The woman came into my office seeking immigration advice and I filed a petition with the U.S. Citizenship and Immigration Services (USCIS) under the provisions of the Violence Against Woman Act (VAWA) along with applications for Lawful Permanent Residency for the woman and her minor daughter. That was twelve years ago. Today the woman and her daughter are United States citizens, and her daughter recently graduated from a very fine law school. Sadly however, there are many other cases that end very tragically for people that endure many hardship and make incredible sacrifices in an effort to make a better life for themselves and their families.”


Today’s immigrants are facing three big issues according to Brown, “ Uncertainty, changing adjudication standards and the plain lack of avenues to legal status under our current law. The uncertainty and changing standards are a result of the Trump administration’s implementation of numerous new policies and a tightening of regulatory interpretations at USCIS (US Citizens and Immigration Services) as well as numerous pronouncements through Executive Orders, tweets and the like, that overturn years of USCIS practice and procedures.

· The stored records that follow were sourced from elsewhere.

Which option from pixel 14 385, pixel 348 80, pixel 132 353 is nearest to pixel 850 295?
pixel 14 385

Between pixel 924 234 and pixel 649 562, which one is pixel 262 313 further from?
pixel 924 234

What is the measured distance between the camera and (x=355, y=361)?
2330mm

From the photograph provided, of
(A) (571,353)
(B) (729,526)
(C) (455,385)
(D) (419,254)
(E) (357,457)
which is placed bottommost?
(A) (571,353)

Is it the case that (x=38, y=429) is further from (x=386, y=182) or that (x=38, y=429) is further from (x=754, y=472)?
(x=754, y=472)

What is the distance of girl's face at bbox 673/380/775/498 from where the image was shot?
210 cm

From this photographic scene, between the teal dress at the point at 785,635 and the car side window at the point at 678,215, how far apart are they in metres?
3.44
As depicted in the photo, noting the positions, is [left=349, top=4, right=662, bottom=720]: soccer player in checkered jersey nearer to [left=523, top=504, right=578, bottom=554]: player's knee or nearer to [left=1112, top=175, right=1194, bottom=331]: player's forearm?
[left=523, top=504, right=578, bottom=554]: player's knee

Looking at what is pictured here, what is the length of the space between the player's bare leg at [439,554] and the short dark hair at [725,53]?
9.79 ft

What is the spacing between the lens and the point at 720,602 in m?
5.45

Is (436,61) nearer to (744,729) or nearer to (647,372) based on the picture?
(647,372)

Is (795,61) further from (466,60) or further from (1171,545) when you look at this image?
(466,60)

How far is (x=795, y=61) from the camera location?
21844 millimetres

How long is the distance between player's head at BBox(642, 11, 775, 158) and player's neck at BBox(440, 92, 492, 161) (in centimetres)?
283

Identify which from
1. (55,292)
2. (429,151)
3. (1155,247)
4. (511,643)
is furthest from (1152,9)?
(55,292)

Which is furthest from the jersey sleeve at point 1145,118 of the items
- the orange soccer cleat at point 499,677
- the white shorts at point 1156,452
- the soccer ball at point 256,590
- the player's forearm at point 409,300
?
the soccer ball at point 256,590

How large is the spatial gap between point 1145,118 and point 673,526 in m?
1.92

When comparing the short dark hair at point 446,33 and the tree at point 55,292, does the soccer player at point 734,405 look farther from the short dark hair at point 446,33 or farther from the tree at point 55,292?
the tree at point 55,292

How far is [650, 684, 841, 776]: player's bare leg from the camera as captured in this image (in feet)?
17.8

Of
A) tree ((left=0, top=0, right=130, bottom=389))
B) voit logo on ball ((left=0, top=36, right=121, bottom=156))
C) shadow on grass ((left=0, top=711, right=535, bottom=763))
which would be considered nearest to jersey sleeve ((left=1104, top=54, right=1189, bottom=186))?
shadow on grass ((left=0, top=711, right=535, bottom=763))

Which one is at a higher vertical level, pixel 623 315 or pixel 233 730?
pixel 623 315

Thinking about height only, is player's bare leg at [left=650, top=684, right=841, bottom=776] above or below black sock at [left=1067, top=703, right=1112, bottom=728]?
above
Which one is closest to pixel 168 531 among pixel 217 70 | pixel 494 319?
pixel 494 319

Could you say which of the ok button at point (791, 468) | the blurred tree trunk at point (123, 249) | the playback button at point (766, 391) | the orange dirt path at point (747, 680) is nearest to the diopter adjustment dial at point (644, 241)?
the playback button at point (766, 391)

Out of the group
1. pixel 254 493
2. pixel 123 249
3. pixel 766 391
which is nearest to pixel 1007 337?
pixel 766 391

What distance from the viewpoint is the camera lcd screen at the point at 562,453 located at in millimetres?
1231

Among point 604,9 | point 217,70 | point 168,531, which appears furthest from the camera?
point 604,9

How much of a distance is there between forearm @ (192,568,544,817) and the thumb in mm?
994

USA Today reported that there are currently 3.5 million “Dreamers,” undocumented immigrants who were brought to the US as children. Amidst confusion and fear, Philadelphia’s dreamers are desperate for answers. Philadelphia lawyers continue work to keep up with changes.


Brown sums it up, “There are few if any avenues to legalize status, regardless of length of residence, family ties, etc. We have not had any real new immigration legislation since the Immigration Reform and Control Act of 1997. At that time the 3 and 10 year bars were introduced into the law, having the unintended consequence that undocumented people could no longer leave the US and come back, thus causing them all to remain in the US undocumented for extended periods of time. Prior to 1997, there were several avenues under the law, in which the undocumented could apply, pay fines and fees and obtain legal permanent residence if they were sponsored by a family member or employer.”


Philadelphia has put its arms around the immigrant community. Organizations like Juntos, New Sanctuary Movement of Philadelphia, City of Philadelphia Office of Immigrant Affairs and the Welcoming Center for New Pennsylvanians provide support and solace.


“Beneath its sometimes gruff exterior, Philadelphia really does embrace its moniker as the City of Brotherly Love. Our citizens are welcoming, inclusive and most of all kind to our newest members of our community,” says Grode. It’s about ending injustices against immigrants regardless of their status.